The fact is that in Italy, a country not only at high seismic risk (as we are seeing recently in the Campi Flegrei) but also grappling with strong hydrogeological instability, to date only just over half of the territory, 55 percent, it is covered by modern geological cartography.Yet geological cartography represents a fundamental tool for basic knowledge of the territory for an advanced country that wants to consciously and effectively face the inevitable challenges linked to the protection, management and planning of its territory and the sustainable use of its resources.This is the warning launched by geologists and mineralogists, who, starting from September 2nd, in Bari, will meet in a joint national congress also to outline directions and intervention strategies for the recovery and adaptation of the territory to its fragility and to the threat of climate change.

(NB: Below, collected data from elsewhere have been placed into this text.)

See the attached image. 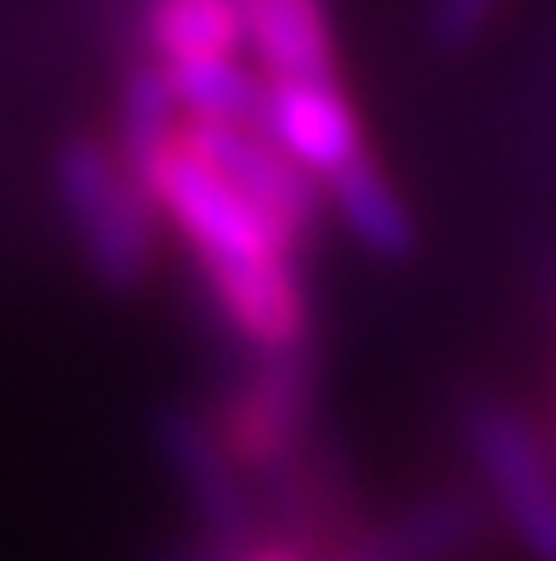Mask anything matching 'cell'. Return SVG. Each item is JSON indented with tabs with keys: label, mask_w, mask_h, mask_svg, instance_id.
Wrapping results in <instances>:
<instances>
[{
	"label": "cell",
	"mask_w": 556,
	"mask_h": 561,
	"mask_svg": "<svg viewBox=\"0 0 556 561\" xmlns=\"http://www.w3.org/2000/svg\"><path fill=\"white\" fill-rule=\"evenodd\" d=\"M488 500L472 488H438L420 493L386 522H364L347 545H336L318 561H466L488 527Z\"/></svg>",
	"instance_id": "7"
},
{
	"label": "cell",
	"mask_w": 556,
	"mask_h": 561,
	"mask_svg": "<svg viewBox=\"0 0 556 561\" xmlns=\"http://www.w3.org/2000/svg\"><path fill=\"white\" fill-rule=\"evenodd\" d=\"M500 0H432L427 7V28H432V41L443 51H461L483 35V23L495 18Z\"/></svg>",
	"instance_id": "14"
},
{
	"label": "cell",
	"mask_w": 556,
	"mask_h": 561,
	"mask_svg": "<svg viewBox=\"0 0 556 561\" xmlns=\"http://www.w3.org/2000/svg\"><path fill=\"white\" fill-rule=\"evenodd\" d=\"M52 182L91 278L114 295L143 289L159 250V210L148 199V182L120 159V148L103 137H69L57 148Z\"/></svg>",
	"instance_id": "2"
},
{
	"label": "cell",
	"mask_w": 556,
	"mask_h": 561,
	"mask_svg": "<svg viewBox=\"0 0 556 561\" xmlns=\"http://www.w3.org/2000/svg\"><path fill=\"white\" fill-rule=\"evenodd\" d=\"M461 443L477 466L483 500L534 561H556V454L500 398L461 403Z\"/></svg>",
	"instance_id": "3"
},
{
	"label": "cell",
	"mask_w": 556,
	"mask_h": 561,
	"mask_svg": "<svg viewBox=\"0 0 556 561\" xmlns=\"http://www.w3.org/2000/svg\"><path fill=\"white\" fill-rule=\"evenodd\" d=\"M182 119L193 125H261L268 114V75L245 69V57H200V62H166Z\"/></svg>",
	"instance_id": "11"
},
{
	"label": "cell",
	"mask_w": 556,
	"mask_h": 561,
	"mask_svg": "<svg viewBox=\"0 0 556 561\" xmlns=\"http://www.w3.org/2000/svg\"><path fill=\"white\" fill-rule=\"evenodd\" d=\"M307 420H313V369L302 352L261 357L256 375H245L216 409V432L227 454L239 459L250 482H268L307 454Z\"/></svg>",
	"instance_id": "4"
},
{
	"label": "cell",
	"mask_w": 556,
	"mask_h": 561,
	"mask_svg": "<svg viewBox=\"0 0 556 561\" xmlns=\"http://www.w3.org/2000/svg\"><path fill=\"white\" fill-rule=\"evenodd\" d=\"M148 199L159 221H171L193 250L216 312L234 323L261 357H284L307 346V284L296 239L273 216H261L216 164L188 142V130L148 159Z\"/></svg>",
	"instance_id": "1"
},
{
	"label": "cell",
	"mask_w": 556,
	"mask_h": 561,
	"mask_svg": "<svg viewBox=\"0 0 556 561\" xmlns=\"http://www.w3.org/2000/svg\"><path fill=\"white\" fill-rule=\"evenodd\" d=\"M182 103H177V85L171 69L159 57L148 62H131L125 80H120V103H114V148L131 171H148V159L166 148L177 130H182Z\"/></svg>",
	"instance_id": "12"
},
{
	"label": "cell",
	"mask_w": 556,
	"mask_h": 561,
	"mask_svg": "<svg viewBox=\"0 0 556 561\" xmlns=\"http://www.w3.org/2000/svg\"><path fill=\"white\" fill-rule=\"evenodd\" d=\"M182 130H188V142L200 148V153H205L216 171L245 193V199H250L261 216H273L296 244L318 227L324 182L307 176L302 164L290 159L261 125H193V119H188Z\"/></svg>",
	"instance_id": "6"
},
{
	"label": "cell",
	"mask_w": 556,
	"mask_h": 561,
	"mask_svg": "<svg viewBox=\"0 0 556 561\" xmlns=\"http://www.w3.org/2000/svg\"><path fill=\"white\" fill-rule=\"evenodd\" d=\"M245 46L268 80H336V28L324 0H239Z\"/></svg>",
	"instance_id": "9"
},
{
	"label": "cell",
	"mask_w": 556,
	"mask_h": 561,
	"mask_svg": "<svg viewBox=\"0 0 556 561\" xmlns=\"http://www.w3.org/2000/svg\"><path fill=\"white\" fill-rule=\"evenodd\" d=\"M154 443H159V454H166V466H171L182 500H188V516H193V527H200V534L234 539V545L268 534L250 477L239 471V459L227 454L222 432H216L200 409H182V403L159 409Z\"/></svg>",
	"instance_id": "5"
},
{
	"label": "cell",
	"mask_w": 556,
	"mask_h": 561,
	"mask_svg": "<svg viewBox=\"0 0 556 561\" xmlns=\"http://www.w3.org/2000/svg\"><path fill=\"white\" fill-rule=\"evenodd\" d=\"M148 46L159 62L239 57L245 51L239 0H154L148 7Z\"/></svg>",
	"instance_id": "13"
},
{
	"label": "cell",
	"mask_w": 556,
	"mask_h": 561,
	"mask_svg": "<svg viewBox=\"0 0 556 561\" xmlns=\"http://www.w3.org/2000/svg\"><path fill=\"white\" fill-rule=\"evenodd\" d=\"M239 561H318L307 545H296V539H279V534H256L245 550H239Z\"/></svg>",
	"instance_id": "15"
},
{
	"label": "cell",
	"mask_w": 556,
	"mask_h": 561,
	"mask_svg": "<svg viewBox=\"0 0 556 561\" xmlns=\"http://www.w3.org/2000/svg\"><path fill=\"white\" fill-rule=\"evenodd\" d=\"M261 130L318 182H330L347 159L370 153L352 96L341 91V75L336 80H268Z\"/></svg>",
	"instance_id": "8"
},
{
	"label": "cell",
	"mask_w": 556,
	"mask_h": 561,
	"mask_svg": "<svg viewBox=\"0 0 556 561\" xmlns=\"http://www.w3.org/2000/svg\"><path fill=\"white\" fill-rule=\"evenodd\" d=\"M324 205L341 216V227L364 244L370 255H386V261H404L415 250V216L404 205V193L392 187V176L370 153L347 159L341 171L324 182Z\"/></svg>",
	"instance_id": "10"
}]
</instances>
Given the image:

“It is impressive to think that in a country like ours, characterized by a fragile territory affected by numerous natural risks, in 2024 we still do not have an updated and complete knowledge of what we have under our feet.We know very little about the “outer shell” of our earth,” he explains Rodolfo Carosi, President of the Italian Geological Society, on the eve of the national congress.The value of an updated geological cartography, explains Carosi, “is equal to that of anational strategic infrastructure with a very high impact, both for its fundamental cultural value and for the usefulness it has in a wide range of practical and application fields".
The Italian Geological Society has been collaborating with Ispra for years to promote and disseminate at all levels of society the need for Italy to finally equip itself with updated, versatile and modern geological cartographic bases, which represent a fundamental basic knowledge tool for a An advanced country that wants to consciously and effectively face the inevitable challenges related to the protection, management and planning of its territory and the sustainable use of its resources.
Ispra itself carries out theinventory of landslide phenomena in Italy, in which, to date, they have been registered over 634 thousand landslides, which represent two thirds of European ones, and also publishes the report on hydrogeological instability in Italy which constitutes the official reference framework on the danger and hydrogeological risk for our country, but which is only every three years:based onlatest edition, which dates back to 2021, The 94 percent of Italian municipalities are at risk due to landslides, floods or coastal erosion, 1.3 million inhabitants are at risk of landslides and 6.8 million inhabitants at risk of floods.